Repositioning of the antipsychotic drug trifluoperazine for treatment of glioblastoma, an aggressive brain tumor, has been previously suggested. However, trifluoperazine did not increase the survival time in mice models of glioblastoma. In attempt to identify an effective trifluoperazine analog, fourteen compounds have been synthesized and biologically in vitro and in vivo assessed. Using MTT assay, compounds 3dc and 3dd elicited 4-5 times more potent inhibitory activity than trifluoperazine with IC50 = 2.3 and 2.2 µM against U87MG glioblastoma cells, as well as, IC50 = 2.2 and 2.1 µM against GBL28 human glioblastoma patient derived primary cells, respectively. Furthermore, they have shown a reasonable selectivity for glioblastoma cells over NSC normal neural cell. In vivo evaluation of analog 3dc confirmed its advantageous effect on reduction of tumor size and increasing the survival time in brain xenograft mouse model of glioblastoma. Molecular modeling simulation provided a reasonable explanation for the observed variation in the capability of the synthesized analogs to increase the intracellular Ca2+ levels. In summary, this study presents compound 3dc as a proposed new tool for the adjuvant chemotherapy of glioblastoma.

Trifluoperazine induces apoptosis through the upregulation of Bax/Bcl­2 and downregulated phosphorylation of AKT in mesangial cells and improves renal function in lupus nephritis mice.

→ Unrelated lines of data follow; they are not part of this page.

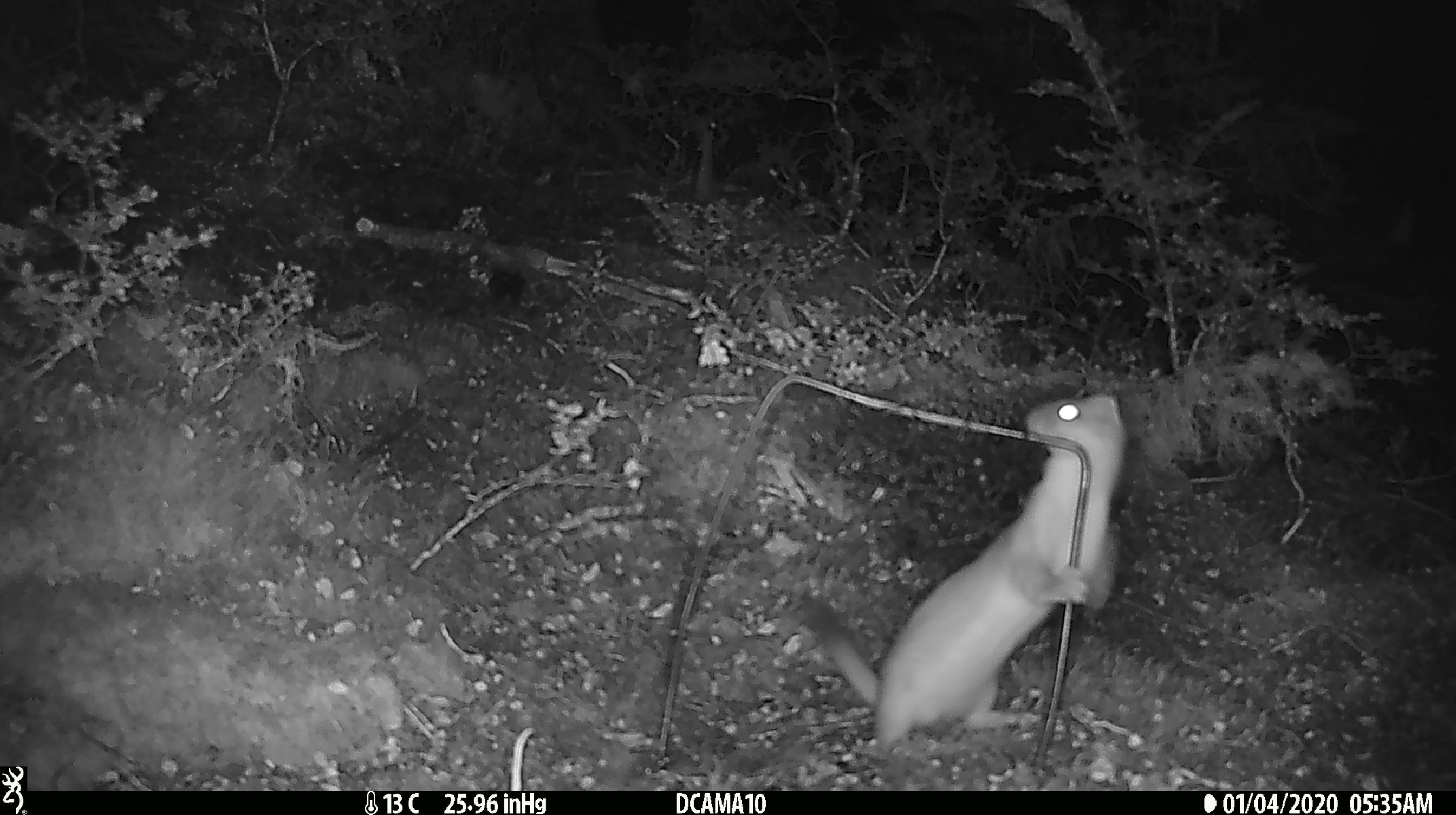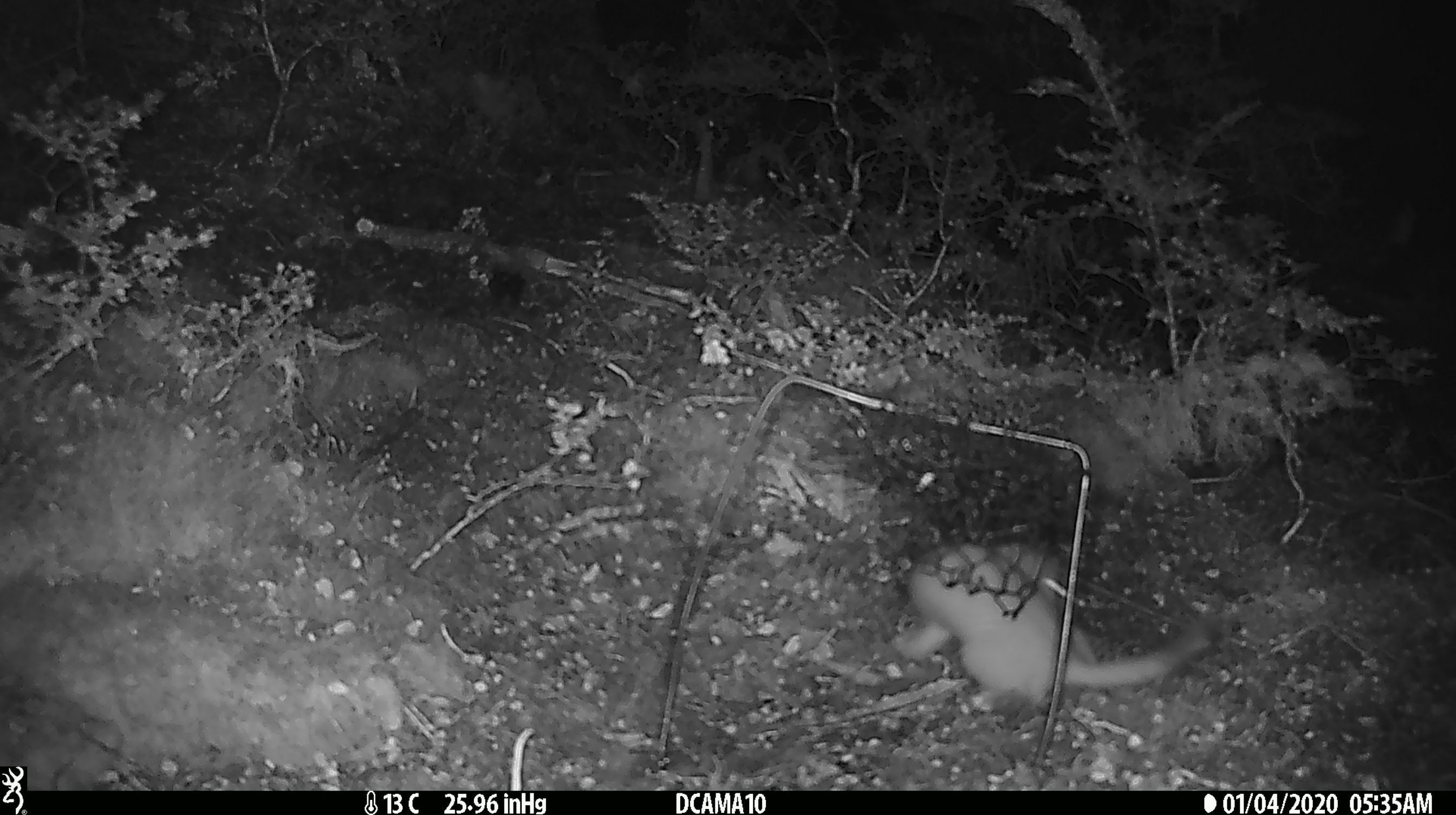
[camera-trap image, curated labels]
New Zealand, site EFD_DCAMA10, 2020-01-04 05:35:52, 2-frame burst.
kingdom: Animalia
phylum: Chordata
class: Mammalia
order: Carnivora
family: Mustelidae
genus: Mustela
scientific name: Mustela erminea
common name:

The inhibition of mesangial cell (MC) proliferation has become an important therapy in preventing glomerular proliferation diseases. Trifluoperazine (TFP) has been reported to inhibit the proliferation of several types of cancer cell, however, the effects of TFP in renal proliferation diseases remain to be fully elucidated. The present study examined the effects of TFP on the proliferation of MCs and quantified cell apoptosis progression in vivo and in vitro. The effects of various TFP concentrations and treatment durations on cell proliferation and cell apoptosis in vitro were analyzed using flow cytometry in conjunction with a Cell Counting kit­8 assay. Cell proliferation in vivo was determined using hematoxylin and eosin staining and immunohistochemistry of Ki67. The expression of the two cell apoptosis­related proteins, B­cell lymphoma-2 (Bcl­2) and Bcl­2­associated X protein (Bax), were estimated using western blot analysis and immunohistochemistry in vivo and in vitro. TFP­induced phosphatidylinositol 3­kinase (PI3K)/protein kinase B (AKT) signaling pathways were also estimated using western blot analysis. These results suggested that TFP inhibited MC proliferation in a dose­ and time­dependent manner. It was found that TFP inhibited the abnormal proliferation of MCs, which was stimulated by 20% fetal bovine serum in vitro and in lupus MRL/lpr mice. TFP promoted cell apoptosis, downregulated the expression of Bcl­2 and upregulated the expression of Bax in a dose­dependent manner at mRNA and protein levels. In addition, TFP inhibited phosphorylated AKT, potentially leading to the suppressed activation of PI3K/AKT signaling pathways. TFP treatment significantly decreased the levels of blood urea nitrogen and serum creatinine, but had no significant effects on the body weight and liver function of the lupus mice. These results validated and reinforced the potential of TFP in the treatment of mesangial proliferative diseases.